Every pair of eyes was turned in her direction, but she set her face in its most glacial Ice-Queen expression, and no one dared speak to her, save when necessary, for the rest of the operation.

She was longing to just escape, to be alone with her thoughts, to try to make sense of this nightmare situation. Why the hell was he here? But there was to be no escape. As soon as she walked through the swing doors she saw Sister Henderson, a serious expression on her face, and knew exactly what had happend.

‘Sister——’ she began, but the older woman uncharacteristically interrupted her.

‘Would you please come into my office?’

Miserably Cat followed her, and once there the older woman turned to her, an anxious look on her face. ‘Catriona—if you’re not fit to come back to work then you simply shouldn’t be here.’

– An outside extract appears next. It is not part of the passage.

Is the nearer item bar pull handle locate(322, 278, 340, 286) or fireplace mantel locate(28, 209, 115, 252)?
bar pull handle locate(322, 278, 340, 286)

‘But I am fit, Sister, honestly I am.’

Sister Henderson shook her head. ‘I have just had Professor Rossi in my office. To say he was angry would be a mild understatement. He was absolutely furious. He said that you were incompetent and substandard. He said that your performance today was not what he expected at all—he called it an insult to provide him with a nurse who was simply not up to scratch. Do you deny that what he said is true?’

Cat bit her bottom lip. ‘No, Sister.’

‘I explained to him that you’d been ill recently, but he soon gave me short shrift. I told him that you were the best nurse I had, but he didn’t seem to be listening.’ The older woman’s eyes were creased with anxiety. ‘Don’t you see, my dear, that if we subject visiting and very eminent professors to situations like that it makes us all look very foolish. It whittles away at our reputation. We are the finest cardio-thoracic centre in the country. Surgeons come here, knowing that. They expect—and they have a right to expect—the very best, and today Professor Rossi did not get it. I’d like to know whether you can offer me a satisfactory explanation for what happened in Theatre today.’

Cat hung her head, shame staining her cheeks. She had never received such a blunt dressing-down in all the time she’d been nursing. It was justified, she knew that, but it didn’t make it any easier to bear.

‘He wants to see you in his office, Catriona. I shouldn’t dawdle, if I were you.’

Cat felt as though she were going to the gallows, and not just because she was about to get a professional scorching—she would have withstood a million of those, anything rather than have to face him, to have to stand alone in the same room with him.

She tapped on the door of his room. The visiting professor was awarded a room that reflected his status, and consequently was very large, well-appointed, and right to the back of theatres. Cat had only been in there once before, when a very amiable American professor had invited them all for drinks on the eve of his departure. An enjoyable occasion, and anything less like the encounter she now anticipated she couldn’t imagine.